Le Cameroun ne peut plus exporter ses ressources halieutiques vers le marché européen. C’est la résultante d’un carton rouge à lui donné en janvier 2023 par la Commission européenne, qui étiquette le pays d’Afrique centrale, comme « pays non coopérant dans la lutte contre la pêche illicite, non déclarée et non réglementée (pêche INN, Ndlr)». Pour remédier à ce statut, plusieurs administrations du pays se sont mises en ordre de bataille pour améliorer le contrôle de la pêche. Dans cette interview, Joseph Yepka, sous-directeur des pêches au ministère camerounais de l’Élevage, des Pêches et des Industries animales (Minepia), répond aux questions d’AFRIK21, sur les actions menées par le gouvernement.

AFRIK21 : Les produits halieutiques du Cameroun sont interdits d’entrée sur le marché européen depuis janvier 2023. Un carton rouge relatif au statut de « pays non coopérant dans la lutte contre la pêche illicite, non déclarée et non réglementée (pêche INN, Ndlr) », que le Cameroun occupe désormais dans les fichiers de la Commission européenne. Comment concevez-vous l’attribution d’un statut pareil à votre pays?

Joseph Yepka : Je pense premièrement qu’il est important de clarifier la situation, vu les commentaires qui fusent autour de ce carton rouge. Il faut comprendre que ce carton rouge est simplement une sonnette d’alarme, concernant quelques faiblesses du pays dans le contrôle de la pêche pratiquée par les bateaux battant pavillon camerounais. Ce qui est indexée, c’est la faiblesse à contrôler nos bateaux en dehors de nos eaux, dans les pays tiers. Donc, ce n’est pas à proprement parler, le fait que le Cameroun est un pays qui pratique la pêche INN ou qui cède le flanc à cela, non, il ne s’agit pas de ça.
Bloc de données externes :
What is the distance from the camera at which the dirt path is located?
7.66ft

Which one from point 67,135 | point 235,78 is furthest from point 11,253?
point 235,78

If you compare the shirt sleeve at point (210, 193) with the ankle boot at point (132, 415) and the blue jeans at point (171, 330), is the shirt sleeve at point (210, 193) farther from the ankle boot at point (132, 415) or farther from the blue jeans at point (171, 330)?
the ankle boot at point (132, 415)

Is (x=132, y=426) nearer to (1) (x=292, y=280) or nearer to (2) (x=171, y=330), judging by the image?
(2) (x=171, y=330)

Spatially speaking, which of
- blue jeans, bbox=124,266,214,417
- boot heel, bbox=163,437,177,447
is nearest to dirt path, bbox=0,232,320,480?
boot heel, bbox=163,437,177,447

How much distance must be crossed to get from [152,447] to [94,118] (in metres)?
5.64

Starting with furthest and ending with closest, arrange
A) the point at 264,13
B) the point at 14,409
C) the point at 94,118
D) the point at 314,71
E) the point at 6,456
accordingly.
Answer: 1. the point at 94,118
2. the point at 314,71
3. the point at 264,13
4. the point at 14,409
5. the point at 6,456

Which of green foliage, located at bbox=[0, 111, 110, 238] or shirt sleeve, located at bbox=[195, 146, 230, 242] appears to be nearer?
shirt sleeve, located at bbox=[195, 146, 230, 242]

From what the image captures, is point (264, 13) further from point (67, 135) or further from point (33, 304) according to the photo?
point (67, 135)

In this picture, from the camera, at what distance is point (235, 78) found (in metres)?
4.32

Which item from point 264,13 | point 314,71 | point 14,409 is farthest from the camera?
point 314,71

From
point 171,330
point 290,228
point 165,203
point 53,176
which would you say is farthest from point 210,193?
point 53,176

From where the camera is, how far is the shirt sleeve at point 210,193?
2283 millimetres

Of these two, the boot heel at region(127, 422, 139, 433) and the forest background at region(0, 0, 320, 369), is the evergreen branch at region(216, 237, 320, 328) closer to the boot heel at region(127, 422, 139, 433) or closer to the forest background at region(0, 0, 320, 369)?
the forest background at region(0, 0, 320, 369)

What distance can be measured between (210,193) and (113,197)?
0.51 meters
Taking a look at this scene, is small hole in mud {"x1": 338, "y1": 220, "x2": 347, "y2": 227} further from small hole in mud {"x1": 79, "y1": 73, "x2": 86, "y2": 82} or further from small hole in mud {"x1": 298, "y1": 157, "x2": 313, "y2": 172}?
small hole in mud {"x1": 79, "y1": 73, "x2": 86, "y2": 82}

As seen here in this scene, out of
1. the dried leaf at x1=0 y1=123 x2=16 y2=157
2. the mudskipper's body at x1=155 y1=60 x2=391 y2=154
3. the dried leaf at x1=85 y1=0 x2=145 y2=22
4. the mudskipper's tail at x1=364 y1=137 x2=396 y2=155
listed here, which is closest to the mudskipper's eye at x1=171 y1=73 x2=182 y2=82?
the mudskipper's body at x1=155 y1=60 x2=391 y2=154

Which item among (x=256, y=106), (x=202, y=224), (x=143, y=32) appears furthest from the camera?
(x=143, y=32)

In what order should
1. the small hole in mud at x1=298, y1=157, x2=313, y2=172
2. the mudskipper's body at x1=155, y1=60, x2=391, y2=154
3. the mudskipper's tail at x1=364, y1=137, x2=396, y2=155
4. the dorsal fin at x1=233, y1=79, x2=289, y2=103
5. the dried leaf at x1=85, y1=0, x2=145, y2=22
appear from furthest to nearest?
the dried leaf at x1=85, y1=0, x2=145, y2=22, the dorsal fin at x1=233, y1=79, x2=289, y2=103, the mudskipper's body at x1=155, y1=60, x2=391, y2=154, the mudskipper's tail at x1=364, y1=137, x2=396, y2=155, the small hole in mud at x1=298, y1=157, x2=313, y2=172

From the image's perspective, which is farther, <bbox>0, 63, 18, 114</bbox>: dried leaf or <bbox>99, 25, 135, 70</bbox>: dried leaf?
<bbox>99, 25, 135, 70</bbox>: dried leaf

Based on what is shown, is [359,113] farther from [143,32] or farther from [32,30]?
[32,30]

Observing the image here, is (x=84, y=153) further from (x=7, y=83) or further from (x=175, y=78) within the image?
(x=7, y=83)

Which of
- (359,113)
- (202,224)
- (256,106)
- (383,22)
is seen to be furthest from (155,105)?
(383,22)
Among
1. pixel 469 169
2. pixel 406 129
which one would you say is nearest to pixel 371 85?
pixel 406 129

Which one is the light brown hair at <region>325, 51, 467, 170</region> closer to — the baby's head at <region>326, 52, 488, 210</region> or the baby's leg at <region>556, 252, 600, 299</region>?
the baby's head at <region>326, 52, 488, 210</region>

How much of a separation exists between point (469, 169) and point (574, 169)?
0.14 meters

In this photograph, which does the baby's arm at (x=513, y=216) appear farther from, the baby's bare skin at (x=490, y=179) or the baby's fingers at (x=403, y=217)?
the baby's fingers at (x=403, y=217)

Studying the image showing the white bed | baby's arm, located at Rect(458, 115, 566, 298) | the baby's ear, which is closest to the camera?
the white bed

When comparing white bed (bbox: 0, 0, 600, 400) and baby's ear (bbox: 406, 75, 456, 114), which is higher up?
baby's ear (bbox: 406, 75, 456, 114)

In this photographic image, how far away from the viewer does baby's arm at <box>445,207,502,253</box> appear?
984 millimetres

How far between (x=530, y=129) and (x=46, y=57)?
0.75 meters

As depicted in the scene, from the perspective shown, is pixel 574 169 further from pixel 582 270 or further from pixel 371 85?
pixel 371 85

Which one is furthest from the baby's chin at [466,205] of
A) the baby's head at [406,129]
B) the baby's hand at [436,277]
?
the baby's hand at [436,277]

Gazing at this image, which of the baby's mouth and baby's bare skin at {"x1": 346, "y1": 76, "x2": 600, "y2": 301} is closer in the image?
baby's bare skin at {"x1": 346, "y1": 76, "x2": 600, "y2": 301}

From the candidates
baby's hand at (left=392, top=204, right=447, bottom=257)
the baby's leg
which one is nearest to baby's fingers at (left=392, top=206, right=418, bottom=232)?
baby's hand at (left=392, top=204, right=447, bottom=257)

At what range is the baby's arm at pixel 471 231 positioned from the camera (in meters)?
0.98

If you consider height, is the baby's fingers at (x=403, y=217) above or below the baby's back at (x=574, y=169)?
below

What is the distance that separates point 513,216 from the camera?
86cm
Vous savez, le contrôle de nos bateaux hors de nos eaux nécessite d’importants moyens technologiques, un réseau et autres.
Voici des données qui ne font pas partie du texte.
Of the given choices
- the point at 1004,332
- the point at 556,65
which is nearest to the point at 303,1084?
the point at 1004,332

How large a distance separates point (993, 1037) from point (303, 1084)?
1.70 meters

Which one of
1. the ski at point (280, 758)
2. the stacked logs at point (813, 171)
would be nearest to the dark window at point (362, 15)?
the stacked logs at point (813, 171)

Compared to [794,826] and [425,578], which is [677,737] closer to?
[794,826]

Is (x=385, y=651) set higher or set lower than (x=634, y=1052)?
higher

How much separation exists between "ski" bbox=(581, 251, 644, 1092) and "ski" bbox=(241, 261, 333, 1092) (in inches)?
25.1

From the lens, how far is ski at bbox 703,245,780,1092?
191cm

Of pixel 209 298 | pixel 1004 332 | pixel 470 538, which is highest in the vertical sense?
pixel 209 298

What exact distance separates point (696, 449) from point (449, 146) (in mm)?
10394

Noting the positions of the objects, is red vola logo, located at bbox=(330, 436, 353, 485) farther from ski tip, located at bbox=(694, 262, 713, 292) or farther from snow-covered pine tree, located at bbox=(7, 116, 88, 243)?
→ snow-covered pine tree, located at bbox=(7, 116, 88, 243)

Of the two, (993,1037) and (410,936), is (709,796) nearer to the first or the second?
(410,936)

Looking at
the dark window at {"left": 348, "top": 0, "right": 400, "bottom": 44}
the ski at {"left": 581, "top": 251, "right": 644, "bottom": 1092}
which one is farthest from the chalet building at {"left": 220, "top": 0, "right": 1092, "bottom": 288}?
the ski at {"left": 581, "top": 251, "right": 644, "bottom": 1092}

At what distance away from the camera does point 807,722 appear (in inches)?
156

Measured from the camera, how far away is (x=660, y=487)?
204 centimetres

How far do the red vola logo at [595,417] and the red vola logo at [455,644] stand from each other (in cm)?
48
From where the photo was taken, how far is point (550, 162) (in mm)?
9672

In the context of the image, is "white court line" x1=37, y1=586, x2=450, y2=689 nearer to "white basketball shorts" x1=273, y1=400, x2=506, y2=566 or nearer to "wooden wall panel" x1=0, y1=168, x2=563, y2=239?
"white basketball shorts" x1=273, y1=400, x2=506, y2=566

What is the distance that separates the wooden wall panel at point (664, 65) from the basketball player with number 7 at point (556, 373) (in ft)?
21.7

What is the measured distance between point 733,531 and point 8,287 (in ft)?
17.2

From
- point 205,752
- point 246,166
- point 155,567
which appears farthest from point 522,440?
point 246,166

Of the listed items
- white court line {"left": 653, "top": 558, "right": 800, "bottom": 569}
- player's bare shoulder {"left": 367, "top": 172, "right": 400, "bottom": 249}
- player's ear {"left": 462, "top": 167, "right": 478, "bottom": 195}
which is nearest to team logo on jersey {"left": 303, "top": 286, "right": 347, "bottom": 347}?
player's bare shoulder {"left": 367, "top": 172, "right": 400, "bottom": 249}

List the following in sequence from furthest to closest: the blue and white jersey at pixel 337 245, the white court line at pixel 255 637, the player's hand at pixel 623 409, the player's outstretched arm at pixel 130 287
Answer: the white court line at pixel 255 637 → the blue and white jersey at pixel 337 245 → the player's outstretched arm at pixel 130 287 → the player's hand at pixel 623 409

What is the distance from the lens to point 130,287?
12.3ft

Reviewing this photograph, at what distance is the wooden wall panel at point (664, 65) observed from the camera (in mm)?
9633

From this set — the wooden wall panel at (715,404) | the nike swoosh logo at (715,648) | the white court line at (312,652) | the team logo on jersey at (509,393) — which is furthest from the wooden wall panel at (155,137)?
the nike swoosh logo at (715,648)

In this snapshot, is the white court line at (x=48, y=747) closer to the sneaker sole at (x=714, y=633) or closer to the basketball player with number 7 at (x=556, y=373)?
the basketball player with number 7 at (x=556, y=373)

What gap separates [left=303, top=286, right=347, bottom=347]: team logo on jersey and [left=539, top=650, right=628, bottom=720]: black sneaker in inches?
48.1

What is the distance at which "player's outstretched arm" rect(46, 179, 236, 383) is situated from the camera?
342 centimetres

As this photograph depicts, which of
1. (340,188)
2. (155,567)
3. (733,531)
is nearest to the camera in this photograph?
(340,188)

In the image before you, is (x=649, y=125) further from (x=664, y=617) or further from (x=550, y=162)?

Afrik21: Qu’a fait le gouvernement camerounais, entre temps, pour surmonter ces difficultés de contrôle des bateaux de pêche à longue distance ?

Joseph Yepka : Des mesures précises et pratiques ont été prises. Déjà, il y a un cadre de collaboration qui est en train d’être mis en place, sous l’égide du premier ministère, entre le ministère en charge des pêches et le ministère des Transports. Car si le ministère en charge des pêches assure le contrôle de cette activité, c’est au ministère des transports que revient la charge d’immatriculer les bateaux, donc de donner le pavillon. D’où la nécessité d’une collaboration entre ces deux administrations, afin d’assurer un meilleur contrôle des bateaux de pêche à qui nous donnons notre pavillon.
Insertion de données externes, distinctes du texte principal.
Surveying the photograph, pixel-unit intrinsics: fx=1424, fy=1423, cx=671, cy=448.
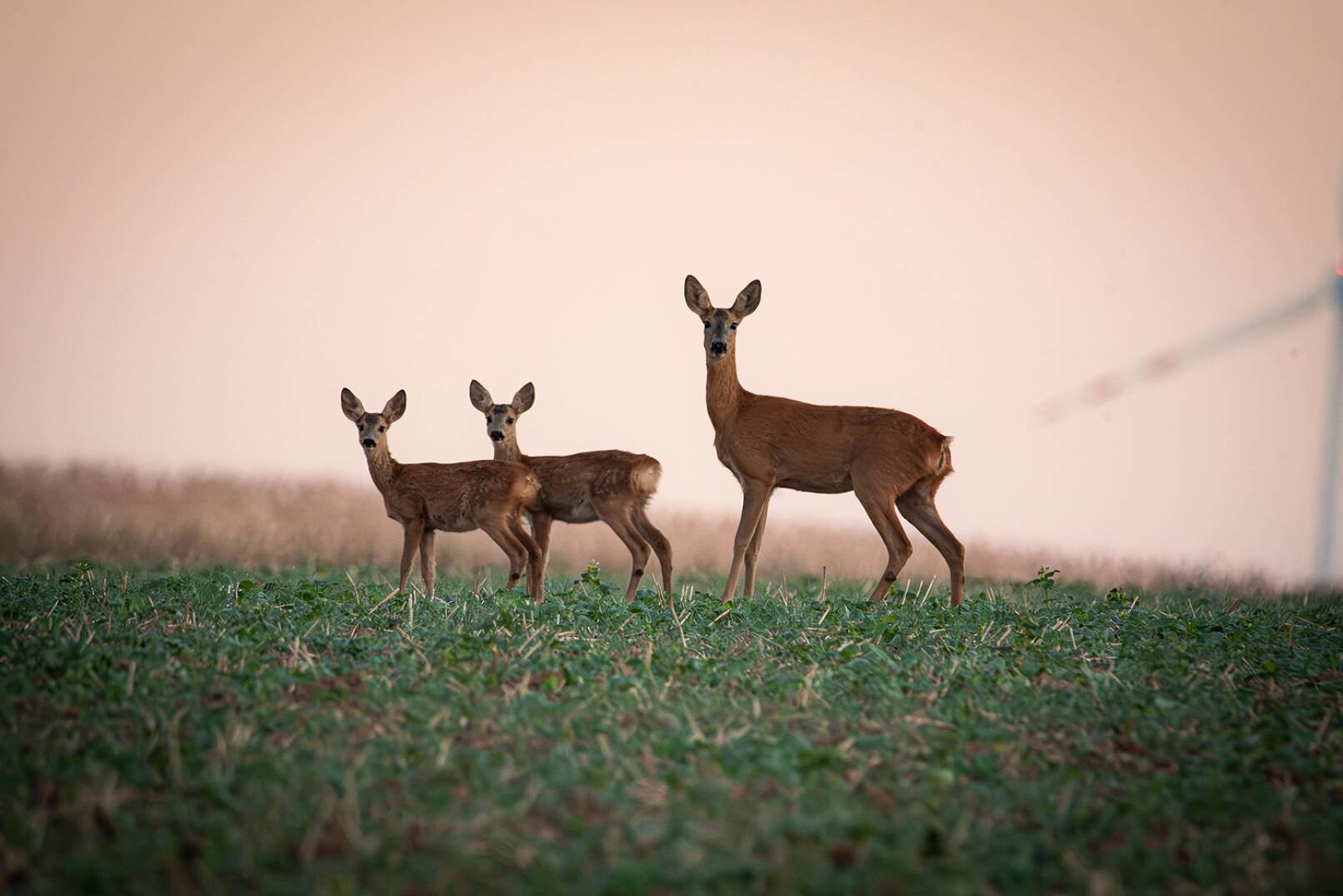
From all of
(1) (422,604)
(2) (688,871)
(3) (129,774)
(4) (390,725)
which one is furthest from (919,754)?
(1) (422,604)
La deuxième réponse du gouvernement est structurelle, car s’inscrivant dans le cadre de la révision de la loi. Vous savez la loi camerounaise sur la pêche est en cours de révision, et le processus est assez avancé. Et il y a un certain nombre d’innovations qui sont contenues dans ce projet de loi, de manière à mieux gérer les questions de contrôle de nos bateaux et de lutte contre la pêche INN.

« Les communautés de pêcheurs sont tout aussi coupables de pêche INN »

Afrik21 : Quel bilan chiffré de la pêche INN, le Cameroun enregistre- t-il à ce jour?

Joseph Yepka : La pêche INN ne respecte pas les règles. Elle n’est non plus déclarée. Et vous savez, quand quelque chose n’est pas déclarée, nous avons du mal à la quantifier. Même à travers le monde, la pêche INN est difficile à quantifier. Il vrai qu’on peut quantifier le nombre de bateaux ou de pêcheurs qui ont été interpellés en situation de pêche INN, mais même à ce moment-là, il est impossible de prendre en compte les trafiquants qui passent sous les radars. Il reste tout de même que la pêche INN est un fléau, car elle s’attaque aux ressources halieutiques, qui sont très importantes pour la sécurité alimentaire. Il faut à tout prix la combattre, et c’est dans cette lancée que se trouve le Cameroun.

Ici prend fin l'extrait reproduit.